Subject Re: [firebird-support] Re: My Firebird fails on Large database size, only way to fix is by reboot
Author Helen Borrie
At 10:19 AM 19/11/2009, you wrote:

>Please pardon my ignorance Eduardo, I never do any maintenance on the DB.

That is the most likely cause of your current problems. However, you still have not reported what messages you have received at the times when you could not connect to your database. Because of that, nobody can really advise you about what to do.

>Could you knidly advise me how to do a sweep

You need the gfix tools. Assuming Windows, you will find gfix.exe in the \bin directory of the Firebird installation.

Docs here:
http://www.firebirdsql.org/manual/gfix.html
(or you can go to the Doc Index and download the gfix manual as a PDF)

Do a sweep only at this stage and perhaps a validation. Don't try to do a mend unless you see error messages indicating damage.

>I think I can do the backup/restore and know how to configure pagesize through firebird.conf

You cannot configure page size through firebird.conf. You can do it as a parameter of restore. When you restore, do NOT use the -replace_database option. Restore to a database file of a different name, connect to it with your favourite query tool and do some selects.

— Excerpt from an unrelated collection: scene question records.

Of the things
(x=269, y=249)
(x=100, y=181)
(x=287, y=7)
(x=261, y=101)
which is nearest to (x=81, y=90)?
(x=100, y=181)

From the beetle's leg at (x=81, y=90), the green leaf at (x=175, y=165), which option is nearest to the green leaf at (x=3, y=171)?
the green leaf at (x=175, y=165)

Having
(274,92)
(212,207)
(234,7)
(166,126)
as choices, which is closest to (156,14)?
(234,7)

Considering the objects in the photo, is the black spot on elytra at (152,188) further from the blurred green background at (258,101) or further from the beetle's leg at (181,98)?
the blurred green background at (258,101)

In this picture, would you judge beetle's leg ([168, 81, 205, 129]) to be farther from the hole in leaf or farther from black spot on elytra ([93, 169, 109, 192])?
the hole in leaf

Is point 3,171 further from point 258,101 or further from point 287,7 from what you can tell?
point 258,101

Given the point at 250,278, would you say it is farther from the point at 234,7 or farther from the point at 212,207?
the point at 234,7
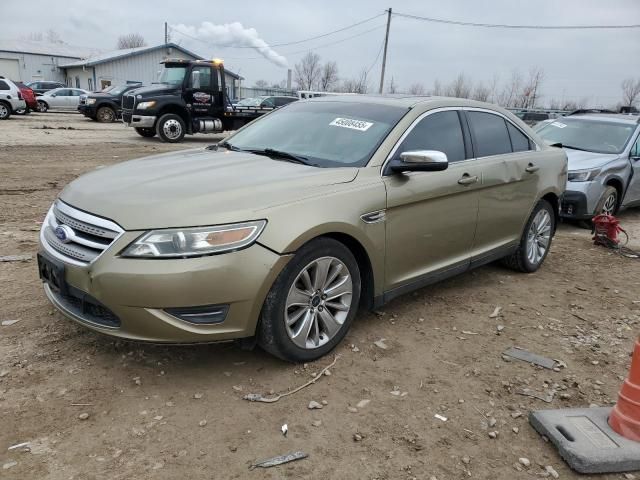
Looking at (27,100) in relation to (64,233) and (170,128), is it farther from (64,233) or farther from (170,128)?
(64,233)

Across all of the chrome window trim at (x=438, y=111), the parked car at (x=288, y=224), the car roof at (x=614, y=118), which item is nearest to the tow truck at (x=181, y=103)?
the car roof at (x=614, y=118)

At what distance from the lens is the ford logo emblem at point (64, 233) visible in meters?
3.04

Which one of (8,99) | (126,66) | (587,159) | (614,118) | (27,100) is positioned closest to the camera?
(587,159)

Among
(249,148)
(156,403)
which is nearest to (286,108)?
(249,148)

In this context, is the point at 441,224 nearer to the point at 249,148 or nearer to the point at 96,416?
the point at 249,148

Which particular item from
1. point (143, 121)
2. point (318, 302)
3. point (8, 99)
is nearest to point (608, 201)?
point (318, 302)

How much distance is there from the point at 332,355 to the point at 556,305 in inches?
91.3

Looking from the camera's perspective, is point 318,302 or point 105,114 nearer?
point 318,302

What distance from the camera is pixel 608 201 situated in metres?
7.86

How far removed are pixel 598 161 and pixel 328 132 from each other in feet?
17.7

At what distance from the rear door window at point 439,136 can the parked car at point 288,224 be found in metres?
0.01

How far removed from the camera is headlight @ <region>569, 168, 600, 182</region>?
7.41 m

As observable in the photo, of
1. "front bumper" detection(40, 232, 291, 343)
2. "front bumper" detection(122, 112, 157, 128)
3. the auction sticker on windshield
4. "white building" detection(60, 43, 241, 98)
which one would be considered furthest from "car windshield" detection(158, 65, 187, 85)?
"white building" detection(60, 43, 241, 98)

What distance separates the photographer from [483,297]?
4746 millimetres
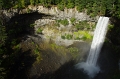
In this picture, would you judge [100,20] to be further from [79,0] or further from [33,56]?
[33,56]

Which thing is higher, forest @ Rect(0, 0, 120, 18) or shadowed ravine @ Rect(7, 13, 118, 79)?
forest @ Rect(0, 0, 120, 18)

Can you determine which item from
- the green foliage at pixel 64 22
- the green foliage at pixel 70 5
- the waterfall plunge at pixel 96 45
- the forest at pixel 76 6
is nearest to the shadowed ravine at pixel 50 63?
the waterfall plunge at pixel 96 45

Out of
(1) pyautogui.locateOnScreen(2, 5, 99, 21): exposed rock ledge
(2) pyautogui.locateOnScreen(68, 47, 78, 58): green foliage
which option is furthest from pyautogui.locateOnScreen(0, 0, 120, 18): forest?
(2) pyautogui.locateOnScreen(68, 47, 78, 58): green foliage

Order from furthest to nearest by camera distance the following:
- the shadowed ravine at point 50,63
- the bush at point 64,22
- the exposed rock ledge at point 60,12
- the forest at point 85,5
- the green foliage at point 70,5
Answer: the bush at point 64,22, the green foliage at point 70,5, the exposed rock ledge at point 60,12, the forest at point 85,5, the shadowed ravine at point 50,63

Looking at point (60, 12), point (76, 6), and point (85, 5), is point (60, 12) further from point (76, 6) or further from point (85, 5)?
point (85, 5)

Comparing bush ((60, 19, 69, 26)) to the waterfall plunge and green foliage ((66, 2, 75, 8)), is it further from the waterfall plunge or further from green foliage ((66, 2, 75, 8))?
the waterfall plunge

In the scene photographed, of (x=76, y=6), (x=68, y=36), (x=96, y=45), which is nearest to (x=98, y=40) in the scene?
(x=96, y=45)

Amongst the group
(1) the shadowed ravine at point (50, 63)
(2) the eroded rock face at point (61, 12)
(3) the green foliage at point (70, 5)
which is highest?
(3) the green foliage at point (70, 5)

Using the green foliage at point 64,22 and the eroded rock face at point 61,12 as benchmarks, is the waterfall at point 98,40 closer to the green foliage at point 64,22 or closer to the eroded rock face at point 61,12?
the eroded rock face at point 61,12
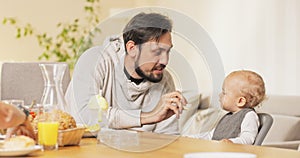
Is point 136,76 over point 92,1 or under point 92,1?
under

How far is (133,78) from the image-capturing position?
206cm

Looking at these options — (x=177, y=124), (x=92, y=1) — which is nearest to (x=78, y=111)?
(x=177, y=124)

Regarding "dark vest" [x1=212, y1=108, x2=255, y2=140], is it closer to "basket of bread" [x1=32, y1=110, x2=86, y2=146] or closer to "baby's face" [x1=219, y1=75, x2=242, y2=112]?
"baby's face" [x1=219, y1=75, x2=242, y2=112]

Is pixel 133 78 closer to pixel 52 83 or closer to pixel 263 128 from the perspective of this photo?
pixel 52 83

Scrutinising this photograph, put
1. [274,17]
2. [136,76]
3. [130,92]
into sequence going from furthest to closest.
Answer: [274,17]
[130,92]
[136,76]

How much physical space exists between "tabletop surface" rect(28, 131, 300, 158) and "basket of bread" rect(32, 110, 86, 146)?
2cm

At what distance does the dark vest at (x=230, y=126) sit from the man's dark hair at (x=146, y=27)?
0.82m

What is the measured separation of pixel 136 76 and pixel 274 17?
2398 millimetres

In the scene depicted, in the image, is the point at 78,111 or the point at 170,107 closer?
the point at 170,107

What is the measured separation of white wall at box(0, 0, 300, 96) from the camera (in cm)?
416

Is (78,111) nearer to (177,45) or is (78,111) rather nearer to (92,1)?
(177,45)

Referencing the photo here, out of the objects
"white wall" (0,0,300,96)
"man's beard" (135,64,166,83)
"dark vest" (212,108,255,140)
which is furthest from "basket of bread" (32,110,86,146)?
"white wall" (0,0,300,96)

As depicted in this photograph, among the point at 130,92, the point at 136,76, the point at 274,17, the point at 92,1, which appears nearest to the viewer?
the point at 136,76

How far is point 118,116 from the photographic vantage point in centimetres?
216
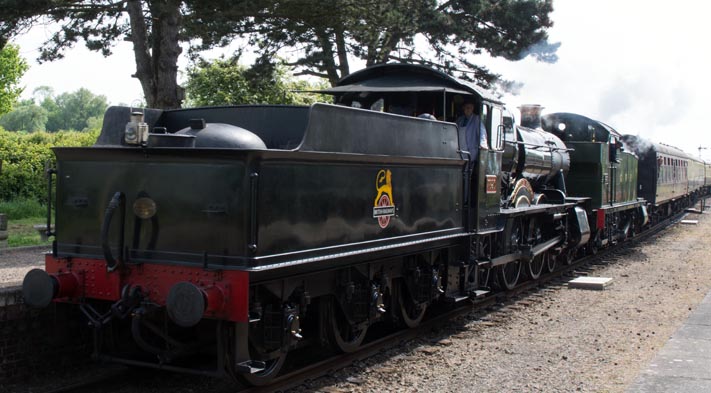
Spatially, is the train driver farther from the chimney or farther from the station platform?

If you are happy with it, then

1. Put the old database offline (disconnect all connections).
2. Rename the old database.
3. Move the restored database to the right location for production.
4. Rename the restored database to the correct name for production.

>If you see anything else odd in firebird.conf please advise me so I can adjust the parameters.

Really, your firebird.conf has all the defaults and nothing there is extraordinary. While it might be a good idea to increase the page size from 4KB to 8KB, I don't see the page size, nor the configured db cache size, nor the MaxFileSystemCache. Yesterday you ignored most of what I spent quite a lot of time writing...and so far you are not telling us anything useful about your problem.

Your gstat -h stats told us that the system had recently done more than one garbage collection and that the last effective GC probably cleared out garbage from about 10,000 transactions. That's good. If there were a lot records represented in that garbage, then your system has probably been trying to clear that out for quite some time and your application code will continue to accumulate more mismanaged record versions. Keep an eye on that garbage. You can get an estimate of how much garbage is hanging around by calculating the gap between the Oldest Snapshot and the Oldest Transaction.

If you really don't understand how to do good transaction management in your client code then you *will* need to fall back on housekeeping to deal with the resulting garbage. I would suggest getting all connections off-line once a week and doing a sweep. Then, once a month (at worst), you should do a backup. As long as you are doing the weekly sweep, you could make your backups with the -g switch (which will suppress the gbak -b normal behaviour of performing garbage collection).

I suggest also that you configure GCPolicy to do 'background' garbage collection. Currently you have it at the default 'mixed', which means that every select on a table is kicking off GC on that table. If it happens to be a table that gets frequent bulk deletes or updates, co-operative GC could cause quite a slowdown.

Don't forget to --
-- remove the # symbol from the parameter when you edit it
-- save firebird.conf and make sure you saved firebird.conf and not firebird.conf.txt
-- stop and restart the Firebird service after this reconfiguration.